Sleep that stretches longer than dreams.

And yet…

something is off.

Not loudly.

Not dramatically.

Just a subtle imbalance.

Like a clock that still works—but ticks slightly out of rhythm.

Cielo notices it one morning while brushing her hair.

She stops.

Looks at herself in the mirror.

"…Why do I feel like I'm waiting for something?"

She frowns.

Then shrugs.

"No. That's just overthinking. I don't do that anymore."

She goes back to bed.

But the feeling doesn't leave.

It follows her like background noise.

In silence.

In meals.

In idle scrolling through nothing in particular.

Even in laughter with Jessa.

Especially there.

Because laughter should feel complete.

But sometimes—

there's a pause right after it that feels like something is missing its cue.

One evening, Jessa watches her carefully.

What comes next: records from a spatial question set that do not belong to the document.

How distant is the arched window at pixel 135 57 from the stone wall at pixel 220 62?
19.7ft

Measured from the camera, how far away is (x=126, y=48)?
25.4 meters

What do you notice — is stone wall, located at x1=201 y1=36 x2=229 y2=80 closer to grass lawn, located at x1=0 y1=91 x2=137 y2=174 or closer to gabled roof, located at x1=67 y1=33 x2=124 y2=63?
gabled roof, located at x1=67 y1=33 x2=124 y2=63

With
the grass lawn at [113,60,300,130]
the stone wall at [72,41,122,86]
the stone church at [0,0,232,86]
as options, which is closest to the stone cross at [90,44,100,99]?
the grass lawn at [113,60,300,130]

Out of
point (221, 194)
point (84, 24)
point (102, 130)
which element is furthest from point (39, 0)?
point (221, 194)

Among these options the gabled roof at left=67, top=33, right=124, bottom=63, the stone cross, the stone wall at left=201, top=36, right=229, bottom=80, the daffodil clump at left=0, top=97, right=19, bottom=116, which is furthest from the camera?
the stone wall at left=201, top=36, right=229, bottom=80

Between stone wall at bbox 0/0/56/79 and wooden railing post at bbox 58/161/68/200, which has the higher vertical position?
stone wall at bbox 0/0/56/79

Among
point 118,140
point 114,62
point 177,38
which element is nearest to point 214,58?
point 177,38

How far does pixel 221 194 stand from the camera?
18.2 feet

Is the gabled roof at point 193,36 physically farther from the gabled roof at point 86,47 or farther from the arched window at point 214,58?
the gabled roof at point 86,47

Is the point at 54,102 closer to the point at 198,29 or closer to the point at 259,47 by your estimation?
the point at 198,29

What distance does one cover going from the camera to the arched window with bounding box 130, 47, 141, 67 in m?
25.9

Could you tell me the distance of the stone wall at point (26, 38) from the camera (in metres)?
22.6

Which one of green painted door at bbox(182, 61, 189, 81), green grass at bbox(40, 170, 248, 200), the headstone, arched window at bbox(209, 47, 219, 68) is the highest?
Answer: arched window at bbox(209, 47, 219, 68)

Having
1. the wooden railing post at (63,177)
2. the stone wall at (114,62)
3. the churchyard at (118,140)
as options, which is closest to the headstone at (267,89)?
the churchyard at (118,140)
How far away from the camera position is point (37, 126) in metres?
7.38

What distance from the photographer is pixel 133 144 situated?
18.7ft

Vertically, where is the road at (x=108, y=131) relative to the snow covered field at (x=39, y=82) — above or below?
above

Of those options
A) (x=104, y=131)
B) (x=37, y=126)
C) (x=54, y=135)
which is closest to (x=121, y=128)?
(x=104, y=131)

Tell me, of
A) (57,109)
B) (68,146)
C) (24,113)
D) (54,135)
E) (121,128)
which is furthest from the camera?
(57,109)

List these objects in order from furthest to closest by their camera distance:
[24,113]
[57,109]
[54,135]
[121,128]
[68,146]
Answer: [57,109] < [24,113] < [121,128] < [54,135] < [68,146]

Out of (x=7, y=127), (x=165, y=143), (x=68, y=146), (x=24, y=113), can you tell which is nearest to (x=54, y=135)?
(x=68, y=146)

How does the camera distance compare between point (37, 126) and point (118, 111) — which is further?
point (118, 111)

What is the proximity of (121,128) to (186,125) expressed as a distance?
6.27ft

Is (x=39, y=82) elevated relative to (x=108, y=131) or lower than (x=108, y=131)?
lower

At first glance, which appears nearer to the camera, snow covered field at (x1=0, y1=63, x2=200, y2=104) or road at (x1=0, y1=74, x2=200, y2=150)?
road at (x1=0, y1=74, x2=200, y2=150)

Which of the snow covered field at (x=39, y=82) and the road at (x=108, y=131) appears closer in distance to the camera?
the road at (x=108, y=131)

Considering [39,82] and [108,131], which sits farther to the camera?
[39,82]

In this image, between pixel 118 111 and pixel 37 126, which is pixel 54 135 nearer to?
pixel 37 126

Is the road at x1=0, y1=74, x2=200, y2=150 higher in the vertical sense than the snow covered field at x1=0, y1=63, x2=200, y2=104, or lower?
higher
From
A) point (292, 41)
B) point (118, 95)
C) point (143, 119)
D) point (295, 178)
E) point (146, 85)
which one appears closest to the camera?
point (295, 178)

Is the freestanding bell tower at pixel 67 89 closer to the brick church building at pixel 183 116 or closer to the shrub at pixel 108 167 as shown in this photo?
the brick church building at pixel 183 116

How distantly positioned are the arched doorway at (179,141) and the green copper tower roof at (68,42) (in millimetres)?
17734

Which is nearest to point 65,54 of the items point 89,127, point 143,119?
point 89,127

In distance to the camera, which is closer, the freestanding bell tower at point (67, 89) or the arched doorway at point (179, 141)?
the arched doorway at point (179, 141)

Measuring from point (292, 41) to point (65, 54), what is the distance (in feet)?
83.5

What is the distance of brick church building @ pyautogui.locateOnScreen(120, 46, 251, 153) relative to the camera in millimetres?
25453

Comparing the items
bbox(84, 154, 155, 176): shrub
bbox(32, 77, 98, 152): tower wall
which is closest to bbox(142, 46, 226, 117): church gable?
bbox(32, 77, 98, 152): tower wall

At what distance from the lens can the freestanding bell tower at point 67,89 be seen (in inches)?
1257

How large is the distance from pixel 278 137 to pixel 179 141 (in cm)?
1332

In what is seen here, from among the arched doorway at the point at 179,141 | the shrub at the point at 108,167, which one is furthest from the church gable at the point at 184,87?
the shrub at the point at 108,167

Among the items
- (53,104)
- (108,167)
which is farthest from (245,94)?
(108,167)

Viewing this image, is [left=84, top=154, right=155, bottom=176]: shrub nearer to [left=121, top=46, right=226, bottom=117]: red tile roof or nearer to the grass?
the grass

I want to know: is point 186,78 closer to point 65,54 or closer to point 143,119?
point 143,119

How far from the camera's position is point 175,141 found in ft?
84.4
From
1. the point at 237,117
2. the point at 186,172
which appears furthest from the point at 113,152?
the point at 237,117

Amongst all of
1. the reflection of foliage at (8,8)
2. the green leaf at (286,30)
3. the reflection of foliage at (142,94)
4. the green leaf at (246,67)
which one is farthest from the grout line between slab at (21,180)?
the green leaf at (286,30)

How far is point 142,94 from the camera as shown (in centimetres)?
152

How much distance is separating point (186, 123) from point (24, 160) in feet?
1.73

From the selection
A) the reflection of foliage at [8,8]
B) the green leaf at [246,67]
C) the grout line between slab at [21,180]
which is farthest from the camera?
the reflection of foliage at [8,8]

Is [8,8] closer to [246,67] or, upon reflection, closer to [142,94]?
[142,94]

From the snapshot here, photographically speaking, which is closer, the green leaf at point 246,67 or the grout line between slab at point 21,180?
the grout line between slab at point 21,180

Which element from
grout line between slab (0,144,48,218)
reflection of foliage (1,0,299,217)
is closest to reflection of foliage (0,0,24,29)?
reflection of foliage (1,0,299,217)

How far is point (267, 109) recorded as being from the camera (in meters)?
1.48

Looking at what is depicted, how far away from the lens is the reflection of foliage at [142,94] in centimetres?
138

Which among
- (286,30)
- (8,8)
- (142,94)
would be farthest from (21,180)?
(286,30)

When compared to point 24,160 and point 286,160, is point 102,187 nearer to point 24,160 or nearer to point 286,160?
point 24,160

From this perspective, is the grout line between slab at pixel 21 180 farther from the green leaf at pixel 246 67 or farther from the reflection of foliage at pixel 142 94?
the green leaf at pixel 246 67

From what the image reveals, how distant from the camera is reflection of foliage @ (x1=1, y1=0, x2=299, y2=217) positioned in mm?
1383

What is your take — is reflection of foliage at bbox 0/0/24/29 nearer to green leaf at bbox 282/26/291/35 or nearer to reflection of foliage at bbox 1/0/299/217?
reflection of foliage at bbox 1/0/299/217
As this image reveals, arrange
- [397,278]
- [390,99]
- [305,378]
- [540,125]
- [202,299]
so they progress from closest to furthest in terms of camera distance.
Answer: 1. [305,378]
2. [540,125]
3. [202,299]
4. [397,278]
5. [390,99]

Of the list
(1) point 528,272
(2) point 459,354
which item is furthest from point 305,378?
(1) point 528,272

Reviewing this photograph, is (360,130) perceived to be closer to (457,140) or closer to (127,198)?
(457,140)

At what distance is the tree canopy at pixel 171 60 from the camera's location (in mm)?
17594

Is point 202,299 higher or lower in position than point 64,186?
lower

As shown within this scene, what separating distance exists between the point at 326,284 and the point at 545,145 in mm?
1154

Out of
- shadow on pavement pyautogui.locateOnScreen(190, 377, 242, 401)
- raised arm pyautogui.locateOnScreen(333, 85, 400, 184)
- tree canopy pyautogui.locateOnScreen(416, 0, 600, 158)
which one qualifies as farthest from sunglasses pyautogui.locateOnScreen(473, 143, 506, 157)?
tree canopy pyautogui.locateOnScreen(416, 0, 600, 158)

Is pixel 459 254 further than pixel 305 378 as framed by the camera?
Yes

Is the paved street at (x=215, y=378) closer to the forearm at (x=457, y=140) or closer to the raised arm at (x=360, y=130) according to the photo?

"You're not okay, you know."

Cielo doesn't look up from her cup of instant coffee.

"I'm fine."

"That's your problem," Jessa says.

"You always sound like a system report."

Cielo pauses.

Then slowly:

"…What if I don't know how not to be one?"

Silence falls.

Not uncomfortable.

Just honest.

Jessa sits beside her.

For once, no jokes.

"No one expects you to be that anymore."

Cielo gives a small smile.

"That's the issue. I think I still do."

Night comes.

The kind of quiet that stretches too long.

Cielo lies awake again.

Not because she is busy.

Not because she is needed.

But because rest doesn't feel like rest anymore.

It feels like pause.

Like waiting.

Like something unfinished sitting just beyond reach.

She turns on her side.

Looks at the ceiling.

"I used to solve things," she whispers.

"…Now I just exist."

A beat.

Then softer:

"…Is that supposed to feel this empty?"

Outside, the wind moves through the trees.

Slow.

Patient.

Unanswered.

And somewhere deep inside her—

beneath sleep, beneath silence, beneath the life she chose to step away into—

something very familiar stirs.

Not urgency.

Not crisis.

Awareness.

Like a system quietly waking up

after pretending to be offline.

And Cielo doesn't know it yet—

but this stillness…

is not the end of her story.

It is only the part where something begins to remember her.